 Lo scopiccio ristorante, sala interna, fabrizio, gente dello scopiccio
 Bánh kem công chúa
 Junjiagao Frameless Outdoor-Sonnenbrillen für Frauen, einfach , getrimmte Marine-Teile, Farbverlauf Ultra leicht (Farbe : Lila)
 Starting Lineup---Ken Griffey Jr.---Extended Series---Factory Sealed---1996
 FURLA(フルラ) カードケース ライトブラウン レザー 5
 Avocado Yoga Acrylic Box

◇ ◇ ◇ ◇ ◇

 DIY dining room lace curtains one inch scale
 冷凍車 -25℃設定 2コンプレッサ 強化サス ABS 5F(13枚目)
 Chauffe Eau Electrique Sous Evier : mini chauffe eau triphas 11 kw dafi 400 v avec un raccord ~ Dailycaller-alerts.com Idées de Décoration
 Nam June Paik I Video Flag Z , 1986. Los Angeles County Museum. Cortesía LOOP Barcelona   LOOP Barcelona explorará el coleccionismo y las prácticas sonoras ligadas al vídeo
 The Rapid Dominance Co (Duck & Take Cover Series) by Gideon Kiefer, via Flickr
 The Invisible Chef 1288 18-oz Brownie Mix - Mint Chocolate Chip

◇ ◇ ◇ ◇ ◇

* Instructions to follow:
Give only the lines from the one holding "Nam June Paik" through the one holding "The Invisible Chef", each restated exactly as it appears above.

* Completed task:
 Nam June Paik I Video Flag Z , 1986. Los Angeles County Museum. Cortesía LOOP Barcelona   LOOP Barcelona explorará el coleccionismo y las prácticas sonoras ligadas al vídeo
 The Rapid Dominance Co (Duck & Take Cover Series) by Gideon Kiefer, via Flickr
 The Invisible Chef 1288 18-oz Brownie Mix - Mint Chocolate Chip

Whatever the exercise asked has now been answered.